Press Releases
Mar. 3, 2009

Bidirectional recognition for neuronal matchmaking

  • Hiroshi Kohsaka (Assistant professor, Department of Physics, University of Tokyo)
  • Akinao Nose (Professor, Department of Complexity Science and Engineering, Graduate School of Frontier Sciences The University of Tokyo / Professor, Department of Physics, University of Tokyo)


Figure. An image of a postsynaptic muscle cell during neural matchmaking. Target recognition molecule Capricious (green) accumulates at the tips of postsynaptic filopodia (arrows) of muscle (purple).

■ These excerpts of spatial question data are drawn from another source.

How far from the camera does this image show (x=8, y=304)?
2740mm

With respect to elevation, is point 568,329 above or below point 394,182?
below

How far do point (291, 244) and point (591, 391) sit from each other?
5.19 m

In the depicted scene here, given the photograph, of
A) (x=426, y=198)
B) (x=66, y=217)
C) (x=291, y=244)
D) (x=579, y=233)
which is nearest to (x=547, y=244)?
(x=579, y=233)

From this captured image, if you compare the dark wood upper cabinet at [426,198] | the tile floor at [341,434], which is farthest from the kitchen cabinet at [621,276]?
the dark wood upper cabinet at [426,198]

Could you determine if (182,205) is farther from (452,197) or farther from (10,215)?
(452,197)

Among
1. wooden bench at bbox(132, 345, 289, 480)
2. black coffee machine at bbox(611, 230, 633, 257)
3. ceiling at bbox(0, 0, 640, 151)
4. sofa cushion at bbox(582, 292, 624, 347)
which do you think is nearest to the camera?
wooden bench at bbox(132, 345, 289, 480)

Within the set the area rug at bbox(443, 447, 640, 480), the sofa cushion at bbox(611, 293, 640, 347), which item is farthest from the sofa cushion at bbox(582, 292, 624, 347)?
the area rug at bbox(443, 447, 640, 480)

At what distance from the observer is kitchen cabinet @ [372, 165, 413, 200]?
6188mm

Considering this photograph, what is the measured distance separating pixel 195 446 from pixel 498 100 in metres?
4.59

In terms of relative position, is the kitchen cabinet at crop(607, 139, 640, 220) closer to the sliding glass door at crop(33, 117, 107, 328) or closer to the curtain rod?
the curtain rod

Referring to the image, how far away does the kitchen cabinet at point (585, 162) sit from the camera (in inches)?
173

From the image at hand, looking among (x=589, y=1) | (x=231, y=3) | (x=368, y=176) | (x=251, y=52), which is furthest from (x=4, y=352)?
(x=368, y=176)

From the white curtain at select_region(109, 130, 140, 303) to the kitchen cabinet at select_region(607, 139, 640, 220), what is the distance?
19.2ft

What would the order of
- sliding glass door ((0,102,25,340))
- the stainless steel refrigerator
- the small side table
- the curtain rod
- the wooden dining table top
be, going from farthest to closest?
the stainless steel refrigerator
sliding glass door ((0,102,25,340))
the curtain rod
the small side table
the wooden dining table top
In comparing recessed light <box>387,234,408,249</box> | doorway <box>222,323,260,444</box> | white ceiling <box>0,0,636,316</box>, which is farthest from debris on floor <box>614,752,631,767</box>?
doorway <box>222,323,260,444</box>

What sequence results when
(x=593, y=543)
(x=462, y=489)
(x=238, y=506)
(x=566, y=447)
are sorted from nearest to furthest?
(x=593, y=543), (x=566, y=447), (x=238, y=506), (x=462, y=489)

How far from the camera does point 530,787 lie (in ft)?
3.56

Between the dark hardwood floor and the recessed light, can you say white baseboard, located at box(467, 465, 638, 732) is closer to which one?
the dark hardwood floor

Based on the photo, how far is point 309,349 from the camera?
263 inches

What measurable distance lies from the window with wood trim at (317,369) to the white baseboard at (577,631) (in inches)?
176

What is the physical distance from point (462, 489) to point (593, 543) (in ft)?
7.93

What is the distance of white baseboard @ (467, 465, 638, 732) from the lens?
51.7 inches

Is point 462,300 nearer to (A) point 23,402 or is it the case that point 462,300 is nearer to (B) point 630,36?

Precise connections between presynaptic neurons and their postsynaptic target cells are crucial for adequate function of the nervous system. The mechanism of how specific neural connections are formed in living animals is therefore one of the significant topics in neuroscience. A traditional view is one-sided: motile growth cones of the presynaptic neurons actively search for the target cell, whereas the target cells wait still to be selected by adequate partner neurons. Here we found that not only presynaptic neurons but also postsynaptic target cells actively search for their partners during the formation of neural network in the fruitfly Drosophila. Such bidirectional recognition might be critical for the development of precise neural connections not only in Drosophila but also in other animals including humans.